- DOCUMENT SEGMENT:
BRIEF DESCRIPTION OF THE DRAWINGS
[0051] The disclosure herein, with its features and advantages,
will emerge more clearly on reading the description given with
reference to the attached, example drawings in which:
[0052] FIG. 1 represents an embodiment of the system for generating
and following an optimized flight trajectory,
[0053] FIG. 2 represents an aircraft with the generation and
following system embedded,
[0054] FIG. 3 represents an embodiment of the generation and
following method.
DETAILED DESCRIPTION
[0055] The system 1 for generating and following an optimized
flight trajectory of an aircraft AC, called "generation system"
hereinafter in the description, is represented in FIG. 1.
[0056] The generation system 1, embedded on the aircraft AC (FIG.
2), comprises a determination module DET (DET for "determination
module") 2, a following module PATH-FOL (PATH-FOL for "path
following module") 3 and an update module UPDATE (UPDATE for
"update module") 4 which are implemented iteratively.
[0057] The determination module 2 is configured to determine a
long-term flight trajectory from an obstacle prediction model. The
long-term flight trajectory is established between a point of
departure and a point of arrival, in such a way that the flight
trajectory avoids (laterally and/or vertically) all the obstacles
which are likely to be encountered between the point of departure
and the point of arrival. This long-term trajectory determination
can also be called "strategic loop".

- MATERIAL PROVIDED:
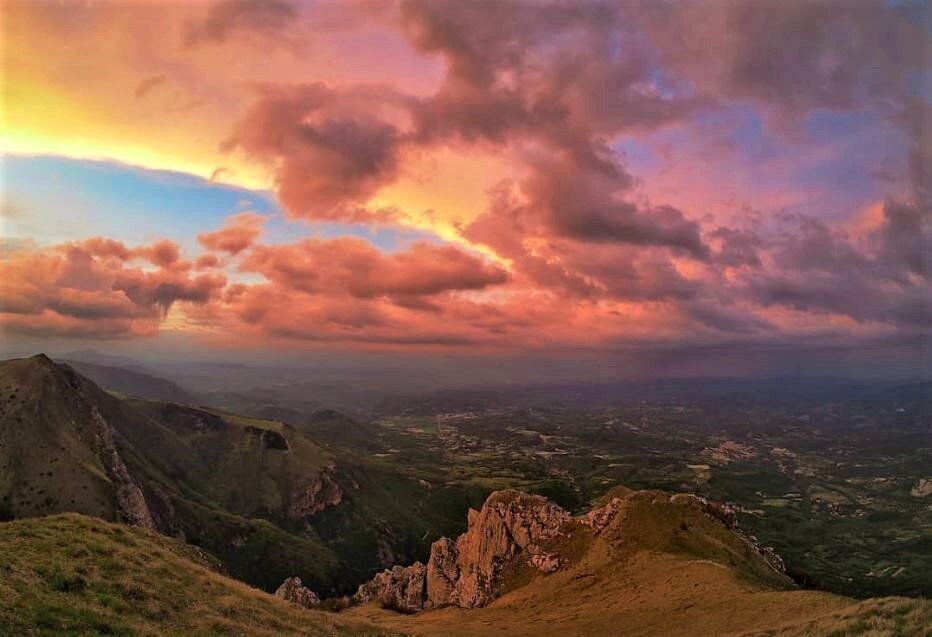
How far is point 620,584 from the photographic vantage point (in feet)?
340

- CHALLENGE A: Translate this sentence from the flight trajectory description into Spanish: "This long-term trajectory determination can also be called "strategic loop"."
- CHALLENGE B: Write the next part of the flight trajectory description, continuing after its last sentence.
The listing is separate material and is unrelated to the flight trajectory description.

- EXPECTED OUTPUT A: Esta determinación de la trayectoria a largo plazo también puede denominarse "bucle estratégico".

- EXPECTED OUTPUT B:
[0058] The obstacles can be considered as areas, vector forms such
as polygons or risk probability densities.
[0059] The determination module 2 can be included in a flight
management system FMS.
[0060] The obstacle prediction model can correspond to a
meteorological prediction model established on the ground and
loaded into a memory of the aircraft AC. It can be established
several hours before the flight. The obstacle prediction model can
be established by an information management device, for example an
electronic flight device of EFB device ("Electronic Flight Bag")
type which will have these predictions supplied, for example, by
datalinks by internet protocol IP.
[0061] According to a first embodiment, the obstacle prediction
model is loaded only before the flight.
[0062] According to a second embodiment, the obstacle prediction
model can be modified during flight and updated by a modification
module. The modification module is configured to modify the
obstacle prediction model from new meteorological data in the
medium and long term sent by a device on the ground.
[0063] According to a variant of the second embodiment, the
modification module can be a module of the generation system 1,
such as a submodule of the determination module 2. According to
another variant of the second embodiment, the modification module
corresponds to a module of the EFB device which can send the
modified obstacle prediction model after the modification module
has modified the obstacle prediction model. According to the second
embodiment, the long-term flight trajectory is determined by the
determination module 2 from the obstacle prediction model which has
been modified by the modification module as a function of the new
meteorological data transmitted. The new meteorological data can be
sent via a datalink to the modification module 5.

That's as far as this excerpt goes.